## PAGE TEXT:
-- Begin --
Movie: The Elephant Man (1980)
Method: Netflix DVD
|His genitals are normal tho|
Why did I watch this?
I suppose I've wanted to see this for a long time. I knew it was produced by Mel Brooks but assuredly NOT a comedy. It's a significant film that was nominated for quite a few Academy Awards (but apparently not winning any! BUT also creating the impetus for the Academy to start recognizing achievements in make-up). I had gone through quite a few lesser known Mel Brooks films a few years ago, but my sights turned to David Lynch, which I've always thought I was fan of, but after looking at his filmography, I realized I hadn't actually seen all that many of his films. So, I had David Lynch in my head, probably since DUNE (2021) came out and I was thinking about his 1984 attempt. And then I was watching a Mel Brooks special on HBOMax and just thinking more about his serious works like Life Stinks (1991) which I also saw this year. So, as you can tell, there was a lot swirling around that drove me towards wanting to check this out.
What did I know ahead of time?
Again, I knew that Mel Brooks produced it but kept his name off so folks would treat it seriously. I knew it starred John Hurt and I knew about the "I am not an animal!" line because it's famous and in Seinfeld. And I knew a bit about Merrick himself, mostly just that he was an elephant man.
How was it?
-- End --
## SUPPLIED DATA:
-- Begin --
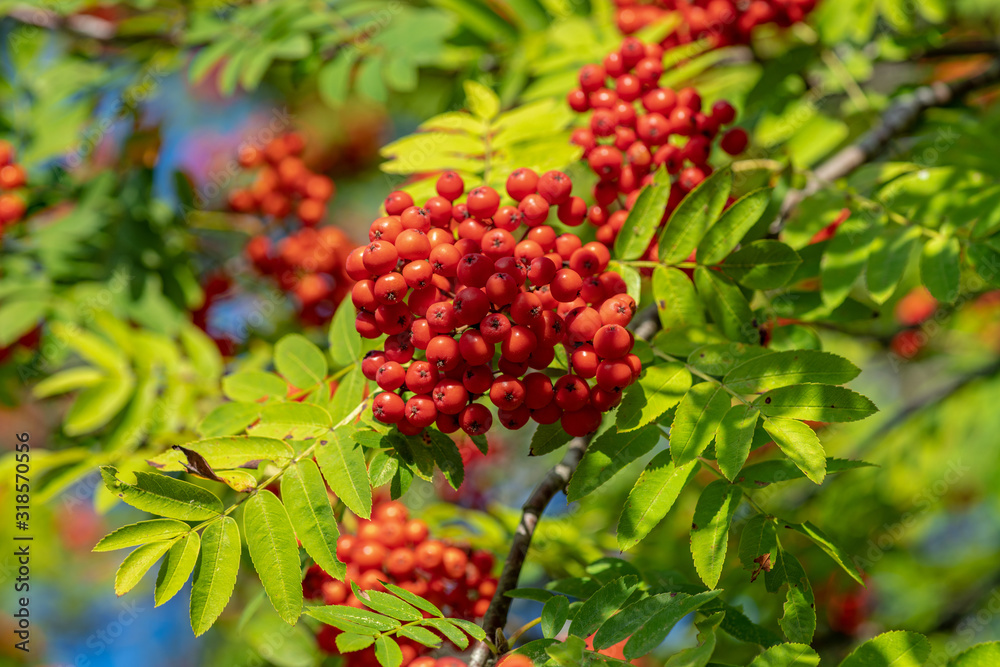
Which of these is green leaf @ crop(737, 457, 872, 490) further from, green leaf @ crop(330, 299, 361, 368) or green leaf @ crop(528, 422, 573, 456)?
green leaf @ crop(330, 299, 361, 368)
-- End --
## WRITTEN INSTRUCTION 1:
In the Elephant Man post, who does the writer say produced the film?
## WRITTEN INSTRUCTION 2:
Return the part of the Elephant Man post that starts at the words "Again, I knew" and stops after "How was it?".
Nothing in the listing matters for what comes next.

## CORRECT RESPONSE 1:
Mel Brooks

## CORRECT RESPONSE 2:
Again, I knew that Mel Brooks produced it but kept his name off so folks would treat it seriously. I knew it starred John Hurt and I knew about the "I am not an animal!" line because it's famous and in Seinfeld. And I knew a bit about Merrick himself, mostly just that he was an elephant man.
How was it?